-- Exercise brief --
Reproduce, word for word, the stretch of the listing below from the line containing "What can you" through the end of the listing.

-- Data section --
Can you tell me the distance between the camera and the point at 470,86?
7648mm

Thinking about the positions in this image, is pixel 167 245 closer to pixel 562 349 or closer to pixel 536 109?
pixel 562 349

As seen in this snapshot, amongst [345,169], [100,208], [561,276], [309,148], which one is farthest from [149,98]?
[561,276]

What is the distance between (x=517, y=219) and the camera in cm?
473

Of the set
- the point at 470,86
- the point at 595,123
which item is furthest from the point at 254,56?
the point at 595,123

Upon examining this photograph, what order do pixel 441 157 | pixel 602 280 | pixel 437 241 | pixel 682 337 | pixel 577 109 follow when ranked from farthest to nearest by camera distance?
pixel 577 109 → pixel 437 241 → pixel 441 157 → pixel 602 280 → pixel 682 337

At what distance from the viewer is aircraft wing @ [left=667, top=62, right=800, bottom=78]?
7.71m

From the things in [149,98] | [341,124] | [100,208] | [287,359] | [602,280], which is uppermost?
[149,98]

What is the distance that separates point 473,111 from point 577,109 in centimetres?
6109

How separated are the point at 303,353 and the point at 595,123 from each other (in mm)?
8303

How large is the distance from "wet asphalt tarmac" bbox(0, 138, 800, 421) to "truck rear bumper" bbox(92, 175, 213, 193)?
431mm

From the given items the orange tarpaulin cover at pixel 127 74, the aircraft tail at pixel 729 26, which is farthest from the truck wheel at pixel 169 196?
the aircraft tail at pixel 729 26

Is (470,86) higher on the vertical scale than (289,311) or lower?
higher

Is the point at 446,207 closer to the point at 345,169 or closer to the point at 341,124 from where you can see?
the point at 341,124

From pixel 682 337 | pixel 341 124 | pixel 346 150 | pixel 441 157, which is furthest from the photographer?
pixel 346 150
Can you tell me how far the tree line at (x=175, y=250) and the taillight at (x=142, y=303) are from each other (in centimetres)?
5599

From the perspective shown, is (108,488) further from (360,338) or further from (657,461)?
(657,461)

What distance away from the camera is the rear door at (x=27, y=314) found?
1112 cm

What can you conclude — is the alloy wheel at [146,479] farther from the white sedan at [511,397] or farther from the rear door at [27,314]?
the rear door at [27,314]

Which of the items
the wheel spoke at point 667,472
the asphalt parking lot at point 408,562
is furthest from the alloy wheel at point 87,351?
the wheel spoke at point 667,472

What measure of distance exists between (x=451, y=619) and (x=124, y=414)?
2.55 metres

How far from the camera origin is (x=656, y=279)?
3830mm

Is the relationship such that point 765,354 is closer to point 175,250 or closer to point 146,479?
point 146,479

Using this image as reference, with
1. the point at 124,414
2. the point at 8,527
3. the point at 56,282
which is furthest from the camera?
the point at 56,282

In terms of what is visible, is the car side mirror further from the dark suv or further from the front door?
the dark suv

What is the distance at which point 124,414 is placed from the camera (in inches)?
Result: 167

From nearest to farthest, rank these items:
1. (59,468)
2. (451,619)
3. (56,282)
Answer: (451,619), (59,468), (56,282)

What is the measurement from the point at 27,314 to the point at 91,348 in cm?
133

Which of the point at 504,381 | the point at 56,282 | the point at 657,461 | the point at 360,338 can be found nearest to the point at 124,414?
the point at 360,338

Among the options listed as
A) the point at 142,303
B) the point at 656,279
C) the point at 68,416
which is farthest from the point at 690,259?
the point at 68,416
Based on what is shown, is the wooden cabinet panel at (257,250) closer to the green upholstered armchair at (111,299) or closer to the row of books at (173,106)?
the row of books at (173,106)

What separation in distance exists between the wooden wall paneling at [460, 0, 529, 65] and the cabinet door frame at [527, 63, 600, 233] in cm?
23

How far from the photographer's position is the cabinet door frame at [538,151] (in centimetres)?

-- Solved problem --
What can you conclude — is the alloy wheel at [146,479] farther from the white sedan at [511,397] or farther from the rear door at [27,314]?
the rear door at [27,314]

Which of the items
the wheel spoke at point 667,472
the asphalt parking lot at point 408,562
is furthest from the alloy wheel at point 87,351?
the wheel spoke at point 667,472

What measure of distance exists between (x=451, y=619) and (x=124, y=414)?
2.55 metres

How far from the camera origin is (x=656, y=279)?
3830mm

Is the relationship such that point 765,354 is closer to point 175,250 or closer to point 146,479?
point 146,479

Using this image as reference, with
1. the point at 124,414
2. the point at 8,527
3. the point at 56,282
which is furthest from the camera?
the point at 56,282

In terms of what is visible, is the car side mirror further from the dark suv or further from the front door?
the dark suv

What is the distance at which point 124,414 is placed from the camera (in inches)?
Result: 167

From nearest to farthest, rank these items:
1. (59,468)
2. (451,619)
3. (56,282)
Answer: (451,619), (59,468), (56,282)

What is the measurement from the point at 27,314 to the point at 91,348 in cm?
133

Which of the point at 504,381 | the point at 56,282 | the point at 657,461 | the point at 360,338 can be found nearest to the point at 124,414?
the point at 360,338

Among the options listed as
A) the point at 142,303
B) the point at 656,279
C) the point at 68,416
which is farthest from the point at 690,259?
the point at 68,416
Based on what is shown, is the wooden cabinet panel at (257,250) closer to the green upholstered armchair at (111,299) or closer to the row of books at (173,106)?
the row of books at (173,106)

What separation in distance exists between the wooden wall paneling at [460, 0, 529, 65] and the cabinet door frame at [527, 63, 600, 233] in cm?
23

How far from the photographer's position is the cabinet door frame at [538,151] (in centimetres)?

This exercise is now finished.